Разумеется, мы не просто ждем, когда государство к нам повернется лицом, мы трудимся. Сейчас у нашей команды, ответственной за «Неоваскулген», 70% рабочего времени тратится на то, чтобы повернуть государство лицом к этим пациентам. В стране, да и в мире проблема ишемии нижних конечностей набирает обороты. Например, я разговаривал с хирургами из Бурятии, и они говорят: никогда такого не было, чтобы у бурят, людей восточного типа, был настолько выражен атеросклероз. А сейчас они по заболеваемости неотличимы от европейской популяции. Недавние данные общемировых метаанализов по эпидемиологии атеросклероза сосудов нижних конечностей не только не опровергают, но подчеркивают данную тенденцию (Comparison of global estimates of prevalence and risk factors for peripheral artery disease in 2000 and 2010: a systematic review and analysis. August 1, 2013. The Lancet. The global pandemic of peripheral artery disease. August 1, 2013. The Lancet).
— Если вернуться к научной стороне вопроса, сейчас специалисты переходят от вирусной доставки гена к плазмидной? Плазмида лучше вируса?
— Нельзя так сказать. При любом заболевании мы должны взвесить, что лучше, что хуже. Вот смотрите, как может проходить выбор технологической платформы под конкретную задачу. Например, мы разрабатываем генную конструкцию для лечения хронической ишемии нижних конечностей. У нас конструкция с геном эндотелиального сосудистого фактора роста, который запускает рост сосудов. Мы хотим, чтобы она работала постоянно и фактор постоянно вырабатывался с высоким риском развития чего-то нехорошего, так как постоянно будут куда-то расти сосуды? Или мы хотим только подстегнуть процесс? В данном случае мы предпочитаем временную экспрессию, а не постоянную. Значит, мы уже можем отмести целую категорию вирусных конструкций, которые интегрируются в геном. Остаются аденовирусы (они не интегрируются) и плазмиды. Опять же надо оценить побочные эффекты: аденовирусы — это гриппоподобный синдром, извините, «сопли до колена», лихорадка. К тому же происходит иммунизация, которая может снижать эффективность. Правда, аденовирусные и плазмидные конструкции неодинаковы по эффективности проникновения: аденовирус проникает на порядок лучше. Но возникающие осложнения нежелательны, а эффект, в конечном счете, сопоставим.
— Расскажите про искусственную хромосому. Вы ведь занимаетесь и этим направлением?
— Это для нас абсолютное вложение в развитие науки.
Это глубоко фундаментальное исследование, и еще лет десять будет фундаментальным исследованием, прежде чем можно будет говорить о чем-то другом. Но это научный хай-тек, это интересно.
Есть партнеры за рубежом, которые продвинулись в этом, но не слишком далеко, — если постараемся, мы можем их за пару-тройку лет догнать.
— А что представляет собой искусственная хромосома?
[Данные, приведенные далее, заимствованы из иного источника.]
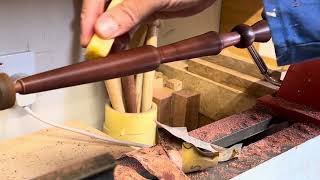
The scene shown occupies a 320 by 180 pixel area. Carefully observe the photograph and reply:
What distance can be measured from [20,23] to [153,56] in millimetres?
435

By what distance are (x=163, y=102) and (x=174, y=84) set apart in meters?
0.06

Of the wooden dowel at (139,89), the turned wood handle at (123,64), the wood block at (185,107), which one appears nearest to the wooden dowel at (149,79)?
the wooden dowel at (139,89)

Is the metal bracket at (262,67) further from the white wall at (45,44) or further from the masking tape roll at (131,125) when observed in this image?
the white wall at (45,44)

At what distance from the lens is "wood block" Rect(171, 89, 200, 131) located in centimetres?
92

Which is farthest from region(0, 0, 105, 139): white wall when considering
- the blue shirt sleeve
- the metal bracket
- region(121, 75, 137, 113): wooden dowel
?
the blue shirt sleeve

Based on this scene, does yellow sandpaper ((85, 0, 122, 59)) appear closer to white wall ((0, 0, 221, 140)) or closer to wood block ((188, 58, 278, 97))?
white wall ((0, 0, 221, 140))

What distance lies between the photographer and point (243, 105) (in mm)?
876

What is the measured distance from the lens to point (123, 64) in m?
0.35

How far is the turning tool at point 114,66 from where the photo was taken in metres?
0.32

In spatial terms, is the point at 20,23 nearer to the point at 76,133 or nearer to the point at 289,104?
the point at 76,133

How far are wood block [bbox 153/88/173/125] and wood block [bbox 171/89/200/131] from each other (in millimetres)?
12

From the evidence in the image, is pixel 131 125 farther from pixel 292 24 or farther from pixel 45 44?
pixel 292 24

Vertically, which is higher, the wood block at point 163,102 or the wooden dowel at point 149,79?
the wooden dowel at point 149,79

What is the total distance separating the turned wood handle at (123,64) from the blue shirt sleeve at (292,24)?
64 millimetres
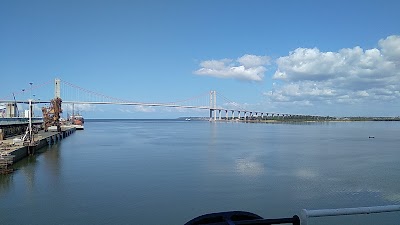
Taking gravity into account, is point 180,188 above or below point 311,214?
below

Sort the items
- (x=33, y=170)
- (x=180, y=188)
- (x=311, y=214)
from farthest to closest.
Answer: (x=33, y=170)
(x=180, y=188)
(x=311, y=214)

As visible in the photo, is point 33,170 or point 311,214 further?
point 33,170

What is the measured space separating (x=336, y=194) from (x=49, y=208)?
10.3m

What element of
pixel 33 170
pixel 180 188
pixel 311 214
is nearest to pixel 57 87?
pixel 33 170

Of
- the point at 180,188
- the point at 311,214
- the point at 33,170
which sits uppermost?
the point at 311,214

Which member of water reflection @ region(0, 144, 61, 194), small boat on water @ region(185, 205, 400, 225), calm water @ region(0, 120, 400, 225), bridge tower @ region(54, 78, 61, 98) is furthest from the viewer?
bridge tower @ region(54, 78, 61, 98)

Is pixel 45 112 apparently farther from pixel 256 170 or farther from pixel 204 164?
pixel 256 170

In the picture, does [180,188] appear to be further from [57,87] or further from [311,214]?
[57,87]

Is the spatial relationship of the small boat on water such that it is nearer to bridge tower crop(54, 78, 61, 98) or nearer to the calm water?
the calm water

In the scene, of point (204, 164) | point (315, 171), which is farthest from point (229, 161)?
point (315, 171)

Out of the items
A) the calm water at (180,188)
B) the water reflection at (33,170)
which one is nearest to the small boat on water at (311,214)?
the calm water at (180,188)

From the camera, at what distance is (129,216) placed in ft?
35.4

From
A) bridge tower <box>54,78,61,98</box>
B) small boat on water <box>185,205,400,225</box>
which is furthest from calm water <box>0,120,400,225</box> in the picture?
bridge tower <box>54,78,61,98</box>

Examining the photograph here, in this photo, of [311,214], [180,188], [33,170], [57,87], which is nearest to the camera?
[311,214]
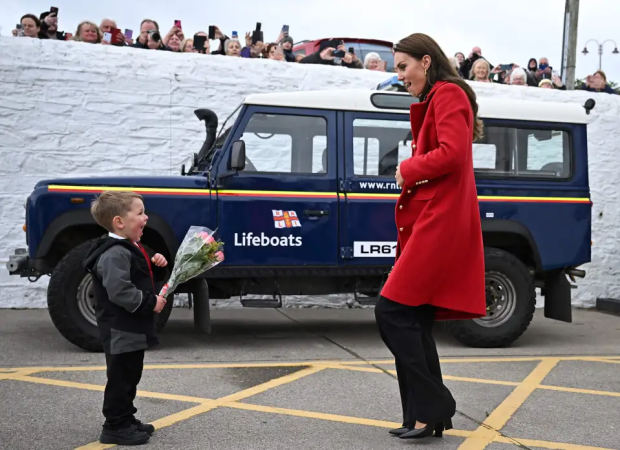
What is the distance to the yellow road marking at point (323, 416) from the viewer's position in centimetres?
413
— Это хромосома, в которой нет ничего, за исключением последовательностей, отвечающих за удвоение самой себя (ДНК), и того самого терапевтического гена, который нас интересует. То есть теломера, центромера и терапевтический ген. Технология сборки — это первый этап. А дальше надо ее поместить внутрь интересующей нас клетки, чтобы она заработала. Необходимо сделать так, чтобы клетка была обманута и начала работать с большим количеством хромосом, чем ей положено. На сегодняшний день мы находимся на экваторе решения первой проблемы: у нас с коллегами (А.Н. Томилин) есть прототип искусственной хромосомы. Но следующая проблема — способ ее эффективной доставки в ткани. И сколько лет съест эта исследовательская история, я даже предсказать не берусь. Нам это интересно как ученым, и это элемент социальной ответственности нашей компании — мы можем не только заработать деньги, но и эффективно вложить в будущее здоровье нации.